Kritik zu Sturm
Zwischen Gerichtsdrama und Politthriller: In seiner ersten internationalen Produktion widmet sich Hans-Christian Schmid dem Erbe der Kriegsverbrechen im ehemaligen Jugoslawien
Es ist schwer, über »Sturm« zu schreiben und nicht sofort weit auszuholen und auf die Hintergründe einzugehen, auf den Jugoslawienkrieg, die unfassbaren Verbrechen und den Internationalen Gerichtshof in Den Haag, der in akribischer Arbeit versucht, das Chaos von Vertreibung und Massenmord in juristische Kategorien und unparteiische Urteile zu überführen. Doch dass der Film das Augenmerk so vehement auf sein Thema zwingt, ist vielleicht das beste Indiz für seine Kraft. Die Geschichte, die »Sturm« erzählt, ist fiktional, doch sie steht exemplarisch für so viele Schicksale, die nun als Fälle vor Gericht verhandelt werden.
Wie schwierig die Rekonstruktion eineinhalb Jahrzehnte zurückliegender Ereignisse ist, das zeigt Schmid anhand der Anklage gegen einen fiktiven Befehlshaber der jugoslawischen Volksarmee, Goran Duric. Zu Beginn ist er als ganz normaler Familienvater zu sehen, der mit seinen Kindern am spanischen Strand herumtollt. Doch dann folgt seine Festnahme durch die Polizei. Dieser liebevolle Vater soll ein skrupelloser Mörder sein?
Drei Jahre später: sein Prozess in Den Haag. Anklägerin am Kriegsverbrechertribunal ist die so ehrgeizige wie gewissenhafte Juristin Hannah Maynard. Plötzlich werden Zweifel an der Aussage ihres wichtigsten Zeugen laut. Etwas so scheinbar Marginales wie der Wendekreis eines Busses, mit dem damals Zivilisten deportiert worden sein sollen, droht, die Anklage zu Fall zu bringen. Nachdem eine ganze Delegation nach Bosnien gereist ist, um vor Ort den Sachverhalt zu klären, wird klar, dass der Zeuge gelogen hat. Hannah stellt ihn zur Rede, beschimpft ihn: Mit Lügen verhindere er die gerechte Bestrafung der Täter. Kurze Zeit später nimmt sich der Zeuge das Leben. Auf seiner Beerdigung lernt Hannah seine Schwester Mira kennen, die sie nur schwer dazu bewegen kann, als Zeugin aufzutreten – und sich dadurch sowohl den eigenen Erinnerungen zu stellen als auch in konkrete Gefahr zu bringen, denn der Angeklagte hat mächtige Freunde. Mira wird sogar handgreiflich bedroht, in einer Szene, die auf erschreckende Weise zeigt, wie schnell die Vergangenheit nach der Gegenwart greifen kann.

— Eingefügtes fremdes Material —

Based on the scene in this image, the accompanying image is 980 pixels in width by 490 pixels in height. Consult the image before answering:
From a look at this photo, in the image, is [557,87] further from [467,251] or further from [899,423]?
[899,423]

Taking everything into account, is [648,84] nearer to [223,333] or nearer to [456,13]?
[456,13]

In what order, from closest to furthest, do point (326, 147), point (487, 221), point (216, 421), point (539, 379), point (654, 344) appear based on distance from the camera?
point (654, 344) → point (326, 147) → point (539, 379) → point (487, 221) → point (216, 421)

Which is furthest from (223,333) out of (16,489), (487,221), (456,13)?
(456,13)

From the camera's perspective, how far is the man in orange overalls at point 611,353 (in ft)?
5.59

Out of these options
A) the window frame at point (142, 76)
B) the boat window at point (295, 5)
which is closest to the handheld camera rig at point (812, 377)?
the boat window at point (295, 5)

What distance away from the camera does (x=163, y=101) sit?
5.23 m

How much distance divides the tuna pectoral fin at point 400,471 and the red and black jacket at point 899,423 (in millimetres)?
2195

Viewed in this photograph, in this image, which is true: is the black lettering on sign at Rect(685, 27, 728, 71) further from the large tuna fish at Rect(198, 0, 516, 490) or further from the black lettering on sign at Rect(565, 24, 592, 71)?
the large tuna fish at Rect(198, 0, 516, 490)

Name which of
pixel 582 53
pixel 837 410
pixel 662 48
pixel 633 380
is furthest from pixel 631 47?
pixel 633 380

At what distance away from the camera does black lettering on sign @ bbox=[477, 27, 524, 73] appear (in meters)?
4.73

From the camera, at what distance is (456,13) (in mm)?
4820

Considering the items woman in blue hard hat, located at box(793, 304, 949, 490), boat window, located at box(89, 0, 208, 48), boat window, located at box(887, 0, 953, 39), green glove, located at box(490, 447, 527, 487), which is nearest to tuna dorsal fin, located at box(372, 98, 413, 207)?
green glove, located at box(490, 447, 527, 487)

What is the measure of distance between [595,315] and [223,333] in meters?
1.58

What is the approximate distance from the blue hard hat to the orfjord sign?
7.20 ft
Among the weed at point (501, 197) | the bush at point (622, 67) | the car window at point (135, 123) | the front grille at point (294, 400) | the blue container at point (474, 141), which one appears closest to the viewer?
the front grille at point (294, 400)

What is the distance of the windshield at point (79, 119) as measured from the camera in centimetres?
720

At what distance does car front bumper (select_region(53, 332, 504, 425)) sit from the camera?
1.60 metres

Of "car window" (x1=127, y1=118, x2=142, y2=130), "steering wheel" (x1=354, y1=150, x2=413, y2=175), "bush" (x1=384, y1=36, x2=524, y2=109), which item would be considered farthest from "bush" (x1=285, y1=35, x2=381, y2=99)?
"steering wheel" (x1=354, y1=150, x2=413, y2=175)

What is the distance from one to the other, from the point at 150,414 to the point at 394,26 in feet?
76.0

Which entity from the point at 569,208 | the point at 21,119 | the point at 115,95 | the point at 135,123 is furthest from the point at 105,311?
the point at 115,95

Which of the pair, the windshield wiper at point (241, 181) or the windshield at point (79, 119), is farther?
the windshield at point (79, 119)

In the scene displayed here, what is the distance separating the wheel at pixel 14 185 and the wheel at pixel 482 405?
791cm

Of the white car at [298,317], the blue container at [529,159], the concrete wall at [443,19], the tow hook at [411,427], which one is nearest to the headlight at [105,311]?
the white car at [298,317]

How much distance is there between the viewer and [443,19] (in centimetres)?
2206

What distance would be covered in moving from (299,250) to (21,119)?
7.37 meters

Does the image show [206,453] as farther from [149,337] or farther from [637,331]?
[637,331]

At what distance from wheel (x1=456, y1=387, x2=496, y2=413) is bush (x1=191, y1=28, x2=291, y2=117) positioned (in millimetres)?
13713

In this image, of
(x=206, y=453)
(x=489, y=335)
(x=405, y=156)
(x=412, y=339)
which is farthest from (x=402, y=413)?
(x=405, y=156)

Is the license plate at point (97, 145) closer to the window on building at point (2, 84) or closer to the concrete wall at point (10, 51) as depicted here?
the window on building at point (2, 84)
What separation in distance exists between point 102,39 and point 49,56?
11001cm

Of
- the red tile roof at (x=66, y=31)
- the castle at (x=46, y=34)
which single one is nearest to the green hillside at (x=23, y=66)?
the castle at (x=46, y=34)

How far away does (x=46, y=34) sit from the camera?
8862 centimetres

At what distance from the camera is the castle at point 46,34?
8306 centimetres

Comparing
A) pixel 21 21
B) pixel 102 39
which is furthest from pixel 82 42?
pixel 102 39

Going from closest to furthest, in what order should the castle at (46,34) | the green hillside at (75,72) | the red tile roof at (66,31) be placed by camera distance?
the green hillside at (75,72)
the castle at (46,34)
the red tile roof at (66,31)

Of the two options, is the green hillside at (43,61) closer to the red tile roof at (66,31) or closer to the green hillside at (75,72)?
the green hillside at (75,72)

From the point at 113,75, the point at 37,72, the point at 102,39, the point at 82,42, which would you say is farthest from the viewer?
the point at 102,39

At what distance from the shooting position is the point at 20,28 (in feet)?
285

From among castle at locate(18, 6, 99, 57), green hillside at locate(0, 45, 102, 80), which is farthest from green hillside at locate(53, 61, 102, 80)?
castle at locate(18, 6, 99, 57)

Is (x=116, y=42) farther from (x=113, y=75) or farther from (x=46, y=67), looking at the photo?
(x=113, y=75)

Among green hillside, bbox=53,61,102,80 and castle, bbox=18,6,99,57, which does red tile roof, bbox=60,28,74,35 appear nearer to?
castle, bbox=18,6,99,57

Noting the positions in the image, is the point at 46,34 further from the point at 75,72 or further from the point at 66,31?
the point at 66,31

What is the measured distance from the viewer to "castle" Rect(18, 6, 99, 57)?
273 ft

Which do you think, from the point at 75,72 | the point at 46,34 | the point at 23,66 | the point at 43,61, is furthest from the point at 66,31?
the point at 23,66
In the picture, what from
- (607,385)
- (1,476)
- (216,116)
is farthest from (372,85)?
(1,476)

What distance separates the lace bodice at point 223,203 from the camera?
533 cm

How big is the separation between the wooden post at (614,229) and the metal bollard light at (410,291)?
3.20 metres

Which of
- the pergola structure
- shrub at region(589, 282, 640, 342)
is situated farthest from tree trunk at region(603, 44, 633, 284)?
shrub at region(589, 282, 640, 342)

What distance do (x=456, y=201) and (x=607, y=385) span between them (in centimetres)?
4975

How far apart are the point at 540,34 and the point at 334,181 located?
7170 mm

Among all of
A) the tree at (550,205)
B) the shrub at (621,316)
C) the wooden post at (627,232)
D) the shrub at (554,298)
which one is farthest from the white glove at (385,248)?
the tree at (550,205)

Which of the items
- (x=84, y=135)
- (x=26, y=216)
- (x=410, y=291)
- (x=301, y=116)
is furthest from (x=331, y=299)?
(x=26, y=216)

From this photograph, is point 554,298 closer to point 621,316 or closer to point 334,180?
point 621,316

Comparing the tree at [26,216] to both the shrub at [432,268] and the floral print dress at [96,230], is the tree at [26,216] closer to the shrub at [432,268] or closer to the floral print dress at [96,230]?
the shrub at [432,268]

Es folgt die akribische Suche nach Spuren von dem, was Mira im Krieg erlitten und gesehen hat – Entführung, Vergewaltigung und Mord. Im Keller eines Hotels sehen wir die kriminalistische Spurensicherung bei der Arbeit. Hier greift die Gegenwart nach der Vergangenheit: 15 Jahre nach dem Geschehen soll das Blut an den Wänden wieder sichtbar werden. Doch während Mira sich der Vergangenheit stellt, scheint sich ihr jetziges Leben in den Mühlen des bürokratischen Apparates aufzulösen. »Sturm« inszeniert Mira als Fremdkörper an den Unorten, die für Hannah längst Alltag sind: Besprechungszimmer, Hotelzimmer, Hotellobbys. Ihre Personenschützer könnten auch Gefängniswärter sein.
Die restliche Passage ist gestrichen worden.